Where it's working on both A and B concurrently.

If you go and add any kind of resource transition or sync between those two dispatches, then you end up with a timeline that looks more like:
nyFY8aj.png

If you simply want the GPU to work on as many compute tasks back to back without any bubbles, then the new tool in Vulkan for optimizing that situation is manual control over barriers. D3D11/GL will use barriers all over the place where they aren't required (which creates these bubbles and disables concurrent processing of multiple dispatch calls), but Vulkan gives you to the power to specify exactly when they're required.

Using multiple queues is not required for this optimization. The use of multiple queues requires the use of extra barriers and syncrhonisation, which is the opposite of what you want. As you mention, a good use for a seperate compute queue is so that you can keep the CU's fed while a rasterizer-heavy draw command list is being processed.

Also take note that the structure of these timelines makes profiling the time taken by your stages quite difficult. Note that the front-end processes "B" in between "A" and "A - end of pipe"! If you time from when A reaches the front of the pipe to when it reaches the end of the pipe, you'll also be counting some time taken by the "B" command! If you count the time from when "A" enters the pipe until when "B" enters the pipe, then your timings will be much shorter than reality. The more internal parallelism that you're getting out of the GPU, the more incorrect your timings of individual draws/dispatches will be. Remember to keep that in mind when analyzing any timing data that you collect.

Share this post


Link to post
Share on other sites

Whooo! - I already thaught the driver could figure out a dependency graph und do things async automatically, but i also thought this being reality would be wishfull thinking.

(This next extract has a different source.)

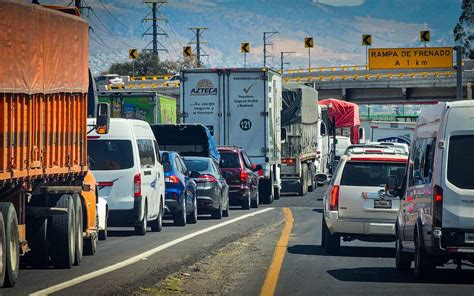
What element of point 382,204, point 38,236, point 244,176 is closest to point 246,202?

This is too good to be true, so i'm still not ready to believe it :)

(Actually i have too much barriers, but soon i'll be able to push more independent work to the queue and i'm curious if i'll get a lot of it for free...)

Awesome! Thanks, Hodgman :)

 

 

 

 

Share this post


Link to post
Share on other sites

The following quote from spec:

Quote

Command buffer boundaries, both between primary command buffers of the same or different batches or submissions as well as between primary and secondary command buffers, do not introduce any additional ordering constraints. In other words, submitting the set of command buffers (which can include executing secondary command buffers) between any semaphore or fence operations execute the recorded commands as if they had all been recorded into a single primary command buffer, except that the current state is reset on each boundary. Explicit ordering constraints can be expressed with explicit synchronization primitives.

I read this as meaning that for a single queue command buffer boundaries don't really matter, at least where pipeline barriers are concerned.  A pipeline barrier in one command buffer will halt execution, not only of commands within that command buffer, but also any subsequent commands in subsequent command buffers (of course only for those stages that the barrier applies to), even if those subsequent command buffers are independent and could be executed simultaneously.  So if the work is truly independent, I could see there being a small potential performance increase when using multiple queue's.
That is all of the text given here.